05/22/2026
Professor Valena Beety will take her forthcoming book, Pink Crime: Fighting Against the Criminalization of Motherhood, Pregnancy, and Q***r Identity, to an international audience next week with a series of speaking engagements in England, including appearances at the University of Oxford, Leigh Day Solicitors, and SOAS University of London.
Published by The New Press and scheduled for release Aug. 4, Pink Crime examines how women and q***r people are disproportionately targeted for wrongful convictions and criminal prosecutions rooted in bias, faulty forensic science, and cultural panic rather than actual criminal conduct.
A wrongful convictions litigator, former federal prosecutor, and co-founder of the Indiana Innocence Project, Beety said the book grew out of years of representing clients accused of crimes that never occurred.
“What we see is that the majority of women who are wrongfully convicted—75 percent of exonerated women—were wrongly convicted where no crime occurred,” Beety said.
The book examines cases of alleged arson, shaken baby syndrome, stillbirths, miscarriages, and prosecutions tied to q***r identity, tracing how stereotypes and discredited scientific evidence can shape criminal investigations and prosecutions. Beety said the project also reflects her own perspective as a q***r mother and her concern over increasing political and legal attacks on LGBTQ+ communities.
Among the cases discussed in Pink Crime is that of Tasha Mercedez Shelby, a Mississippi woman convicted in the death of her toddler step-son despite later medical testimony questioning the shaken baby syndrome diagnosis used at trial.
“There couldn’t have been any other explanation,” Beety said prosecutors argued at the time. Years later, however, the original medical examiner revisited the evidence and testified that the conviction should be reversed.
Beety, who continues to represent Shelby, said the case became one of the driving forces behind the book.
Beety will discuss Shelby’s case during a May 28 event at SOAS University of London alongside Clive Stafford Smith, founder of the human rights organization Reprieve. Organized by SOAS students, the event will focus on shaken baby syndrome prosecutions and wrongful convictions.
The international speaking tour begins May 26 at University of Oxford, where Beety will speak as part of the university’s LGBTQ Rights Discussion Group hosted by Oxford Law faculty. The following day, she will present her work at Leigh Day, a London-based human rights law firm known for its environmental and civil rights litigation.
Beety joined the Maurer School of Law faculty in 2023 and currently serves as the Robert H. McKinney Professor of Law. She originally pursued a legal career to prosecute cases involving sexual assault and domestic violence, but said her perspective shifted after meeting a man who had been wrongfully convicted, exoneree Levon Brooks.

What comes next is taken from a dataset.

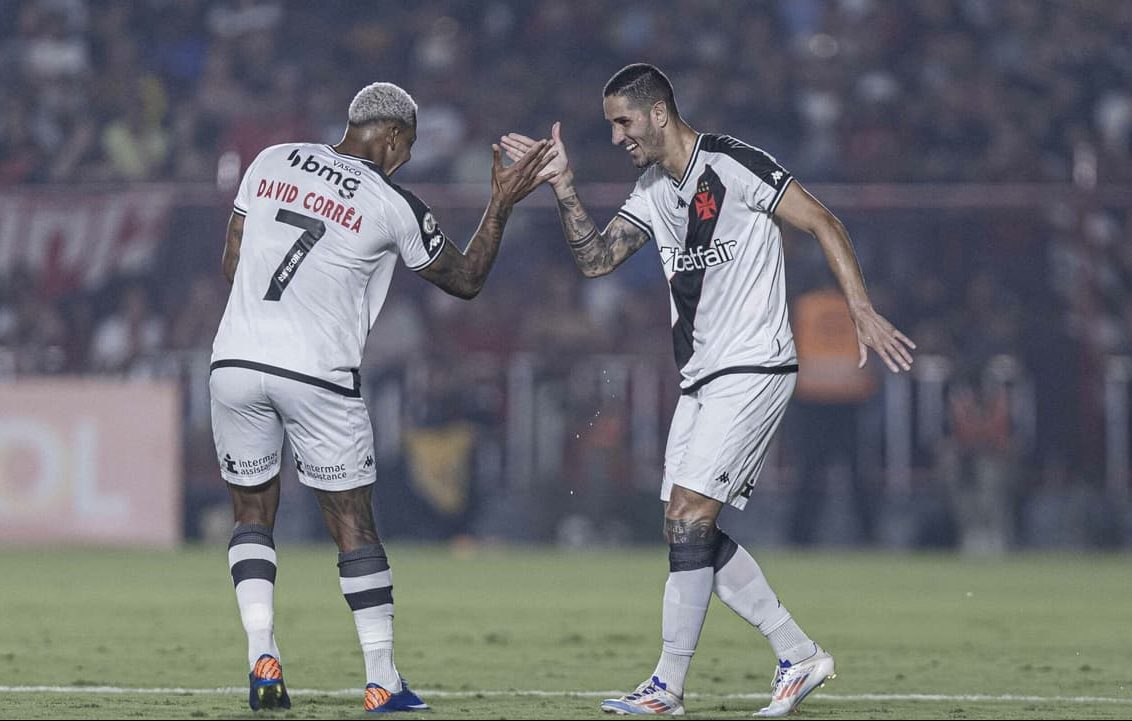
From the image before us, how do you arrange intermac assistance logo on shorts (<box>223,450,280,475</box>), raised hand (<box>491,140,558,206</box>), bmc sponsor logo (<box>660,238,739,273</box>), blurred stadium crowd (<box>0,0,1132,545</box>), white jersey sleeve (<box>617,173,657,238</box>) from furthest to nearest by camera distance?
blurred stadium crowd (<box>0,0,1132,545</box>) < white jersey sleeve (<box>617,173,657,238</box>) < raised hand (<box>491,140,558,206</box>) < bmc sponsor logo (<box>660,238,739,273</box>) < intermac assistance logo on shorts (<box>223,450,280,475</box>)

That experience ultimately redirected her career toward wrongful conviction litigation and scholarship.
She said cases involving motherhood, pregnancy, and q***r identity often reveal recurring problems in the justice system, including unreliable forensic evidence, gender bias, false confessions, and what investigators call “tunnel vision,” in which police and prosecutors focus too narrowly on a single explanation.
Her scholarship on “changed science writs”—legal remedies that allow courts to reconsider convictions when scientific evidence evolves and advances—has drawn national attention. In 2024, U.S. Supreme Court Justice Sonia Sotomayor cited Beety’s research in an opinion addressing the issue.
Beety said she hopes Pink Crime will reach prosecutors, defense attorneys, and advocates alike.
“Prosecutors shouldn’t be prosecuting people who are innocent,” she said. “There should be a greater awareness about what they’re doing, but defense attorneys also need the ability to challenge charges that were wrongfully filed.”
Publishers Weekly recently described Pink Crime as “a startling revelation of misogyny embedded deeply in the U.S. legal system.”